A huge power increase in Bentley's latest Flying Spur saloon has brought an unprecedented new sound to the car.
But that's exactly what Bentley wanted and not what you might expect. Not outside the car, anyway.
Intead, Bentley and its audio partner, Naim, have concentrated on the cabin.
It's not the first time a major carmaker has gone to a top-end sound company for assistance, but the Flying Spur is the first time Naim has come out of the lounge room and into a car.
In making the transition, Naim brings in a 1100W war chest of sound that is driven by a series of eight high-end amplifiers with 15 channels and fired through 15 speakers.
The two companies claim it is the world's most powerful production-car audio system.
Naim has modified the interior of the Bentley Continental and Arnage range for the finest sound quality, clarity and precise reproduction.
Everything is custom-made for the Bentley model specified, including making a system as perfect in delivering sound quality in the Continental GTC convertible with the roof up as it is with the roof down.

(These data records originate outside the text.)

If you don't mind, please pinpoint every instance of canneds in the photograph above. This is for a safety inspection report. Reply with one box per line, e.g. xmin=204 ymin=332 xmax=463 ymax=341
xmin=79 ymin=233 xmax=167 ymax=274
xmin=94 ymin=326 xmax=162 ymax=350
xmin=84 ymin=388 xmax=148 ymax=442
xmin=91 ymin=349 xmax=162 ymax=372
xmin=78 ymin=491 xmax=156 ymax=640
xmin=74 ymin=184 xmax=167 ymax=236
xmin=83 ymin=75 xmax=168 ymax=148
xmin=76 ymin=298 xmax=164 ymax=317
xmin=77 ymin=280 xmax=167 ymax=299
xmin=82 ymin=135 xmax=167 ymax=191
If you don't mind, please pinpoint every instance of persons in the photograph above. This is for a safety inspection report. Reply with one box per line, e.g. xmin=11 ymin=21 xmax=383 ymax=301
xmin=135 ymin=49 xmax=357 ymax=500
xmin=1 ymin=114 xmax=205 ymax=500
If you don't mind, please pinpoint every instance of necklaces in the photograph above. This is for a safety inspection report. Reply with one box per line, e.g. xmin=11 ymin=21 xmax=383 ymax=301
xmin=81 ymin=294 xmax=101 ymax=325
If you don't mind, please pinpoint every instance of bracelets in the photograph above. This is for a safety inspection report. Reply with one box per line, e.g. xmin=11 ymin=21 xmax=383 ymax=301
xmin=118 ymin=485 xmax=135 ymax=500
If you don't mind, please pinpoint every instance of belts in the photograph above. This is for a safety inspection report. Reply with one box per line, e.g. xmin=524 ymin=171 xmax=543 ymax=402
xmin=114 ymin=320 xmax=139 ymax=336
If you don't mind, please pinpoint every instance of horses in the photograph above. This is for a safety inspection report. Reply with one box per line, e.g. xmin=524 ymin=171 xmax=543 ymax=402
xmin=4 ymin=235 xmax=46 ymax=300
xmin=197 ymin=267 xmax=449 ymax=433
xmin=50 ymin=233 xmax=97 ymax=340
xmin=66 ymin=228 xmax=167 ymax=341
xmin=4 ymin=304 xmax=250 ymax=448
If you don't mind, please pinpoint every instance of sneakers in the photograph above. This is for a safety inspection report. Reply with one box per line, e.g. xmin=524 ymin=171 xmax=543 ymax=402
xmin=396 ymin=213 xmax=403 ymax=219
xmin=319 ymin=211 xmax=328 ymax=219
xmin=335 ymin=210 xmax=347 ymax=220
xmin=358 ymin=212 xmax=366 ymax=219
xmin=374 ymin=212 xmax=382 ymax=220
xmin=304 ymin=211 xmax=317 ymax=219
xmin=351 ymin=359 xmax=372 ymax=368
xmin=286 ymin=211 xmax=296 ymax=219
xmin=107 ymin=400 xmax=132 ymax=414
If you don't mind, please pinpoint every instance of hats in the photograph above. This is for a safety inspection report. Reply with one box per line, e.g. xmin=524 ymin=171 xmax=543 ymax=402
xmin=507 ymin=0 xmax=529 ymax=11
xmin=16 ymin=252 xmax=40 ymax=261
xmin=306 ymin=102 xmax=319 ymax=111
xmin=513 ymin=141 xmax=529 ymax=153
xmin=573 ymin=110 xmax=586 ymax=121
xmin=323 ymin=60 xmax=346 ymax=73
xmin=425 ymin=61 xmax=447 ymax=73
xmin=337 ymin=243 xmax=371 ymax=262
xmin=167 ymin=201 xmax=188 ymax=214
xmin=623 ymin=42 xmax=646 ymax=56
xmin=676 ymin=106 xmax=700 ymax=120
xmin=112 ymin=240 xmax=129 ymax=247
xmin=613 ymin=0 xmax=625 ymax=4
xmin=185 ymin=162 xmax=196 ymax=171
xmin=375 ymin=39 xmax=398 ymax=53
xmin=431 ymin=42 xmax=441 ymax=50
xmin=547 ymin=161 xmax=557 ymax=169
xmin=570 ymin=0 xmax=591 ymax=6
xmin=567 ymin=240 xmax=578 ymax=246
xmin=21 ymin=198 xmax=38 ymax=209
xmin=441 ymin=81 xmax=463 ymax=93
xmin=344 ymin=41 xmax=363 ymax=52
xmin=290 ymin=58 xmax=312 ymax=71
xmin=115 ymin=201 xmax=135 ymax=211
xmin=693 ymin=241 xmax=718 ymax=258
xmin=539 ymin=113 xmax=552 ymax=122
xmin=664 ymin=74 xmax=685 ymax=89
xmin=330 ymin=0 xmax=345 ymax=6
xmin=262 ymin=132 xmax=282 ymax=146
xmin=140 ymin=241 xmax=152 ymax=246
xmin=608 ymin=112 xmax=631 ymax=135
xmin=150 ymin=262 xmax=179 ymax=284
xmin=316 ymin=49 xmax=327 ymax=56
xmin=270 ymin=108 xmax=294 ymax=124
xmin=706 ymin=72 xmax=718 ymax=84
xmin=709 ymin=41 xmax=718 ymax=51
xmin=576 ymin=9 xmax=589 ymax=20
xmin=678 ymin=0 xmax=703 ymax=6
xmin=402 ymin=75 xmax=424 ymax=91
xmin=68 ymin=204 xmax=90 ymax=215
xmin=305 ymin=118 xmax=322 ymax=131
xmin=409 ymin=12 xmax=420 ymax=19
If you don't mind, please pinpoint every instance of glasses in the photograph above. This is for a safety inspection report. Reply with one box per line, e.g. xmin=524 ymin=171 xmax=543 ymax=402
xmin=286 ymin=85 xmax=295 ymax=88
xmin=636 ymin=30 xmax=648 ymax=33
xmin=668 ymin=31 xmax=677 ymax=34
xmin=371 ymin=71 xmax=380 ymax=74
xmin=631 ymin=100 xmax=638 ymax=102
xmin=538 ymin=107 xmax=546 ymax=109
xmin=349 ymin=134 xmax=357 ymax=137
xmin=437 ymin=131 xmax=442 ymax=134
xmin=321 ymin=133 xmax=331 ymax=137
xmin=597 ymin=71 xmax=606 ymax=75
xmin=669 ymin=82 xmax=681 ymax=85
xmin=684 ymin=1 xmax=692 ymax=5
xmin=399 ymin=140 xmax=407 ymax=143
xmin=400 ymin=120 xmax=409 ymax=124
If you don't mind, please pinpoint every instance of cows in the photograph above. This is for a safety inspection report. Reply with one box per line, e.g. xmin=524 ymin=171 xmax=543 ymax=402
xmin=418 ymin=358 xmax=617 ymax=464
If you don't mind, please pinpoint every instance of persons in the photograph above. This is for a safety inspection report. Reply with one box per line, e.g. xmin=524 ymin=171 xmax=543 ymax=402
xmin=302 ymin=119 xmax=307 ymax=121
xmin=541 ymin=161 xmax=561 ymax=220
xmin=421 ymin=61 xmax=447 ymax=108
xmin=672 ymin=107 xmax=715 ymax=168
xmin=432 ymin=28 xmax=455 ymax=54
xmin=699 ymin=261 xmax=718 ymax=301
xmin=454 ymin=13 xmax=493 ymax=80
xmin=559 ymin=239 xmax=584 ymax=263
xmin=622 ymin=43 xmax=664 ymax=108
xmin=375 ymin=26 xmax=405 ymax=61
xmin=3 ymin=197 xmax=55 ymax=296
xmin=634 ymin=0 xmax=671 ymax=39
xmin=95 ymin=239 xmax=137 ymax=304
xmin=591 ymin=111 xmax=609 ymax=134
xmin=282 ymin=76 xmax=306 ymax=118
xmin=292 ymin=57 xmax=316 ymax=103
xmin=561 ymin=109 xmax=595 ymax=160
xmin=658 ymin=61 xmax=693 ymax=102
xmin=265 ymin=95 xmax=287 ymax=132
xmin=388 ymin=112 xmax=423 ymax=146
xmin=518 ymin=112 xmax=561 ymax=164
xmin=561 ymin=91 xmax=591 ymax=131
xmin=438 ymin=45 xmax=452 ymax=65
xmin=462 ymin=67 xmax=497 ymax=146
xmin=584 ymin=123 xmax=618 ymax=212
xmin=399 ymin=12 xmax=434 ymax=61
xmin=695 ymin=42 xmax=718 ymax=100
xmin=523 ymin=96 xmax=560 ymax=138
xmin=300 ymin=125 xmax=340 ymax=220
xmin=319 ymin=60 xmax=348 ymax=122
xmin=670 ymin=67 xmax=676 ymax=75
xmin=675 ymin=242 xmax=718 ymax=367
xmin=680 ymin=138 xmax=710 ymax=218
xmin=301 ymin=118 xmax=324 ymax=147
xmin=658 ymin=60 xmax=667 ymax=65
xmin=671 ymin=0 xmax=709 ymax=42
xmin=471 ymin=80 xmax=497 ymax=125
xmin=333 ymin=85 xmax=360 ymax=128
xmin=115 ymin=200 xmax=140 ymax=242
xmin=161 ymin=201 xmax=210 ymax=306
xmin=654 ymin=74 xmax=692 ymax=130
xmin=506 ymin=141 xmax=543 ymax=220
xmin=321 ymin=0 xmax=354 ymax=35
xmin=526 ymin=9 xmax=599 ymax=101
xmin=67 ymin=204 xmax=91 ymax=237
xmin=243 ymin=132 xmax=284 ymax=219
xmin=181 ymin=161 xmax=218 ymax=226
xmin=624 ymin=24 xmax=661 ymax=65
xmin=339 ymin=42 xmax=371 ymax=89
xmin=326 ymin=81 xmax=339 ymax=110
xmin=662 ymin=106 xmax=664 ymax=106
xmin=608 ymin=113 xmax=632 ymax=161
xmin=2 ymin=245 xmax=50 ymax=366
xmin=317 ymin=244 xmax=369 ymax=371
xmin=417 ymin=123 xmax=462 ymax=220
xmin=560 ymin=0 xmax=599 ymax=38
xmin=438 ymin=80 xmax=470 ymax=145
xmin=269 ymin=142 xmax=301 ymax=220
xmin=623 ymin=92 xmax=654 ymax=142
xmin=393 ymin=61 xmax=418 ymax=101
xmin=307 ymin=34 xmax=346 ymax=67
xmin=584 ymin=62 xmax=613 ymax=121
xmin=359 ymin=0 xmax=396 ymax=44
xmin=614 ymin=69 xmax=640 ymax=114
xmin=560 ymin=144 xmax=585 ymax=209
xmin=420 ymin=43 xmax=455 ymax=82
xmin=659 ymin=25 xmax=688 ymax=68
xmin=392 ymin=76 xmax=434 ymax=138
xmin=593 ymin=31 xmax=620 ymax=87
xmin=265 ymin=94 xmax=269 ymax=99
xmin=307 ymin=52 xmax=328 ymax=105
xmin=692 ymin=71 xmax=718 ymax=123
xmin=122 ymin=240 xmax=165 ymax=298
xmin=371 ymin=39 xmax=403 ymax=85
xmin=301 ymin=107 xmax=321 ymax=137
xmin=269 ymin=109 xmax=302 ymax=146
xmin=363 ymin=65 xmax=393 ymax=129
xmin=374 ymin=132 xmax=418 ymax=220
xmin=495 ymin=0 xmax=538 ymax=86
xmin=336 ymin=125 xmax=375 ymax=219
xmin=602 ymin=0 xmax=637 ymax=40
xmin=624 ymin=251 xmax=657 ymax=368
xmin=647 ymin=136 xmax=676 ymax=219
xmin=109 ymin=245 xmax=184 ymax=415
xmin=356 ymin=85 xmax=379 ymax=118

It is enough to may make audiophiles go ga-ga, but it comes at a cost. The system in the Continental Flying Spur adds 15kg to the car and, as an option on the car when it arrives in Australia later this year, will cost up to about $15,000.
Naim systems for the home cost anywhere between $6000 and $250,000, though Naim's project manager Trevor Wilson says the sky's the limit.
“We are fanatical and obsessive about sound quality and attention to detail,” Wilson says.
Details of the system include heavy brass holders for the circuit boards, which are mounted on springs to isolate vibration and a storage box made of heavy-gauge extruded aluminium. The tweeters have silk cores — not paper — and the sub-woofers operate in the boot to maximise sound depth.
Naim still makes domestic audio equipment and operates its own record label.
Its products are available from eight Australian dealers.